In the court ruling below, what total amount did the court find Ingolf Simley's checks substantiated for 1971?

:: GIVEN TEXT ::

Therefore, the court finds Louis Frederick has met the substantiation requirements of § 274, and concludes the deductions claimed for mileage expenses in 1971 and 1972 are allowable in full, entitling him to the refund sought in this action.

Ingolf Simley claimed deductions for meals, lodging and travel expenses in 1971 and 1972. He was able to produce some records at trial in the form of cancelled' checks, but the records substantiating tile remainder of his expenses were lost prior to the preparation of the tax returns/ The deduction claimed each year was based on an estimate of expenditures of $14.00 per day, less the $8.00 per diem he received. Although his wife testified at trial, she was unable to corroborate any of the expenses.

The court finds the checks produced at trial substantiate the following expenses:

1971
Room rent $168.00
Lot rent for travel trailer $165.00
Bottle gas for trailer $ 30.42
Trailer title and license $ 21.00
License and insurance for pickup truck $ 50.00
Total $434.42
1972
Lot rent for travel trailer $ 40.00
Bottle gas for trailer $ 47.40
Trailer license $ 15.00
Total $102.40

The court finds the remainder of the can-celled checks do not substantiate the expenses claimed.

Simley has produced several checks payable to the order of Beck’s Service for cash. He testified that the cash received in exchange for those checks was used to purchase food and for other living expenses at the jobsite. Without corroborating evidence, these checks are insufficient substantiation of travel expenses.

:::
:: INFORMATION GIVEN ::

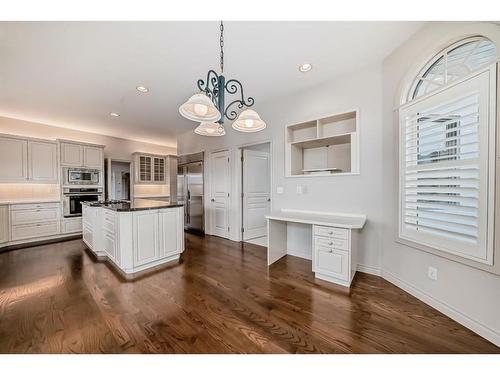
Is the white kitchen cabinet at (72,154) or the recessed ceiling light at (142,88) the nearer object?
the recessed ceiling light at (142,88)

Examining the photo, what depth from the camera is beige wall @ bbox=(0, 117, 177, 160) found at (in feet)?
14.4

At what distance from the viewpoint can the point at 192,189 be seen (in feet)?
17.4

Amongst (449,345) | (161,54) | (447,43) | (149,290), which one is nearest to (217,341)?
(149,290)

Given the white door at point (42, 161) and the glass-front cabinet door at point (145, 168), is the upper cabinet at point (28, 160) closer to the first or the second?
the white door at point (42, 161)

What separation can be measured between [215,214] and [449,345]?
4.12 meters

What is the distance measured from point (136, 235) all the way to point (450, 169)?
3510 mm

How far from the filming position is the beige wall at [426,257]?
157cm

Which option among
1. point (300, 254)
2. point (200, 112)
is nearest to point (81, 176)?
point (200, 112)

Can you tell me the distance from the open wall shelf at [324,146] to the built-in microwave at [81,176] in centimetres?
476

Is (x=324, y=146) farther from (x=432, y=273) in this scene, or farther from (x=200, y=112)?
(x=200, y=112)

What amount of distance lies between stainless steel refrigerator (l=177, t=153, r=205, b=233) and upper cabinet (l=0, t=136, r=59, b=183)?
2.69m

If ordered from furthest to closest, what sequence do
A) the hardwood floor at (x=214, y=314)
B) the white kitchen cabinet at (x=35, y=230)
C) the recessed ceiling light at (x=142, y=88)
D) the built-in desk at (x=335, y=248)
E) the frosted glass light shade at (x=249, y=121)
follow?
1. the white kitchen cabinet at (x=35, y=230)
2. the recessed ceiling light at (x=142, y=88)
3. the built-in desk at (x=335, y=248)
4. the frosted glass light shade at (x=249, y=121)
5. the hardwood floor at (x=214, y=314)

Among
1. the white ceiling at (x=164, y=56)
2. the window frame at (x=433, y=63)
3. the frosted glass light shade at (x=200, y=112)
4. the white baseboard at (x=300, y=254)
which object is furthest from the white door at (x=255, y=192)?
the window frame at (x=433, y=63)

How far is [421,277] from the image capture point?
2080mm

:::

▶ ANSWER BOX: $434.42